With Mythos, AI has entered the territory of the unknown unknowns – and it could be seen as a great leap backwards. Before it, AI models could already help you identify vulnerabilities in software, and was regularly deployed to make applications way more robust and secure than ever before imaginable. Now Mythos may have rendered robust code no safer than wearing a cloth cap when cycling down Mont Ventoux at full speed. It is very much a case of being careful what you wish for.

Or is it? En français, a ‘mytho’ is a person who keeps telling fibs. Anthropic is not the first company to declare it must control distribution of its new AI tool to protect an unready world. Way back in 2019, Anthropic rival OpenAI declared that it would release only a limited version of its new LLM (then described as a “text-generation model”) because of serious “safety and security concerns.” But a few awkward hallucinations notwithstanding, ChatGPT hasn’t crashed the world (yet).

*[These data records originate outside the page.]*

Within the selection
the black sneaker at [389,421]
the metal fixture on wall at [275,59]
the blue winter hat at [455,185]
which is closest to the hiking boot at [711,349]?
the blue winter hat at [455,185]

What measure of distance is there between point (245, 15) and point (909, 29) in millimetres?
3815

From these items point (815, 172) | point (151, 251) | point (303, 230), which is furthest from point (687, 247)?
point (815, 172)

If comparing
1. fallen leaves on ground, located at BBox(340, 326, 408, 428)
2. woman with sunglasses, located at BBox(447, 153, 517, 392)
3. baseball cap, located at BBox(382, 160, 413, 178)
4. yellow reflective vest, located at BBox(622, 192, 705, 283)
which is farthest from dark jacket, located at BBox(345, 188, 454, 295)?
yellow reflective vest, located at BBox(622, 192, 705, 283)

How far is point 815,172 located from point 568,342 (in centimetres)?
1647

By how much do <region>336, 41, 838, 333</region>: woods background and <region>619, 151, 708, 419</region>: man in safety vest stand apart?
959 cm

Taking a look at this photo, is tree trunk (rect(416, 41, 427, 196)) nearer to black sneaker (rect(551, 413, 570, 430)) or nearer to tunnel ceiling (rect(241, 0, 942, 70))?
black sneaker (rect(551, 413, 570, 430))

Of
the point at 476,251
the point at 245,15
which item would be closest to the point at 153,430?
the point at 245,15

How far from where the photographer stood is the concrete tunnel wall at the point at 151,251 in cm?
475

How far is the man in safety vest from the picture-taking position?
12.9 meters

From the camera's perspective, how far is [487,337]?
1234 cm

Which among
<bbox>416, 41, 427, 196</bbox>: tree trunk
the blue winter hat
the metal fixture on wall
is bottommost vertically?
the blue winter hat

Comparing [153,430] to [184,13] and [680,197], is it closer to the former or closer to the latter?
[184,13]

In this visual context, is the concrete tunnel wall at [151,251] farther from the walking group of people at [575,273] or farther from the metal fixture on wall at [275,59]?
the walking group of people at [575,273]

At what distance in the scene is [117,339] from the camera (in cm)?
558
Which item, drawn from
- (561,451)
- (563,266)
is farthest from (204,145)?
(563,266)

In the Sherlock episode The Reichenbach Fall, Moriarty eventually reveals that his open-everything algorithm is a hoax. He calls Sherlock a “doofus” for believing that a few lines of code could be so powerful. In the real world, it may be the case that this second announcement of a too-dangerous-for-you LLM is just more hype. The claim has certainly garnered a great deal of media attention for Mythos.

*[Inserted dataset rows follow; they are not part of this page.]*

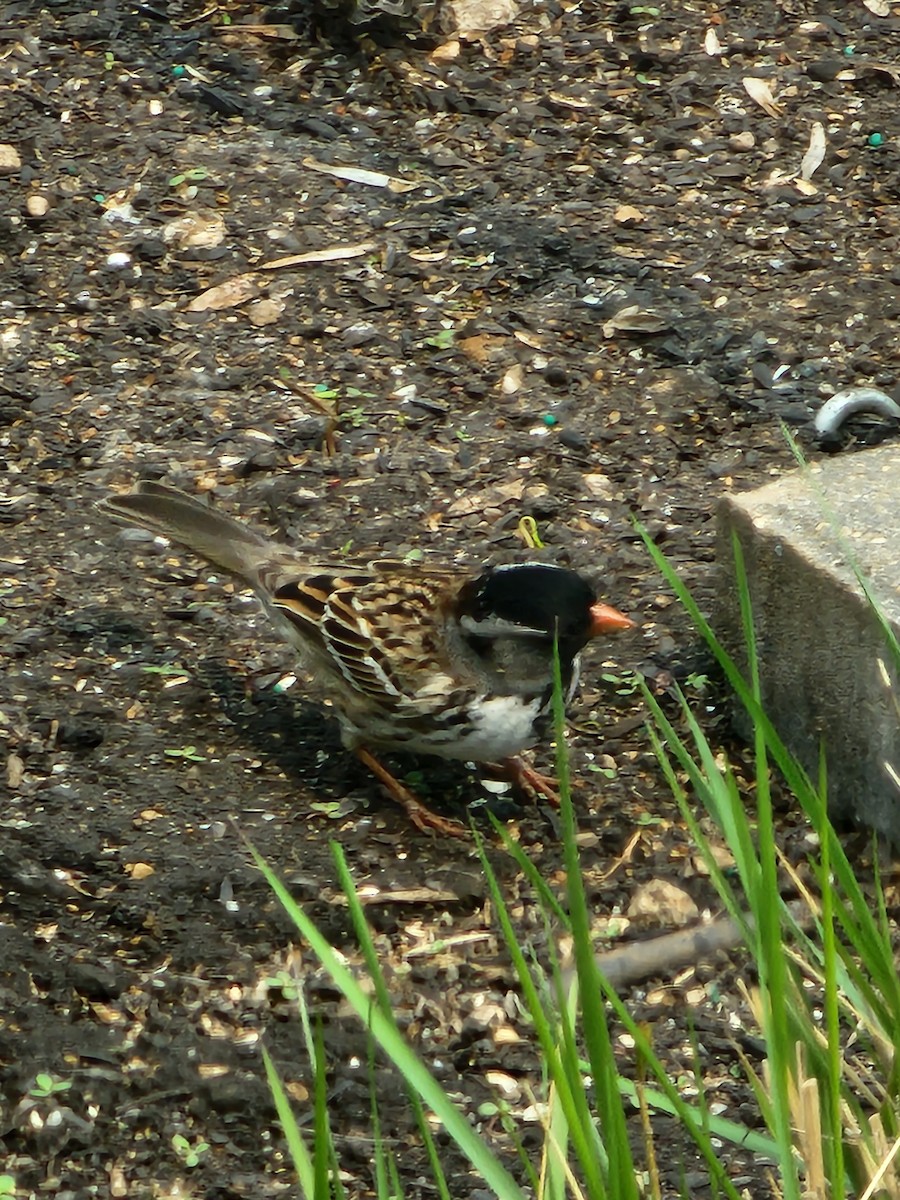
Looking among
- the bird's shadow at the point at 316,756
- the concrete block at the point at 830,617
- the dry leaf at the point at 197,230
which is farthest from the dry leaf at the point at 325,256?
the concrete block at the point at 830,617

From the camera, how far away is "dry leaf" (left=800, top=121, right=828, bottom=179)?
7.22m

That said, the progress of AI has been so incredibly swift over the past year that it’s far from inconceivable that the universal hacking tool is upon us. If it’s real, it needs to be handled very, very carefully. An even bigger marble will be really tough to find.

* Like every Insurance Technology Diary entry about AI, this one is accurate only to the best of my knowledge at the time of writing. The pace of AI progress is so great that I cannot guarantee it remains so now that it’s finished, let alone when you read it.

Guillaume Bonnissent is CEO of Quotech.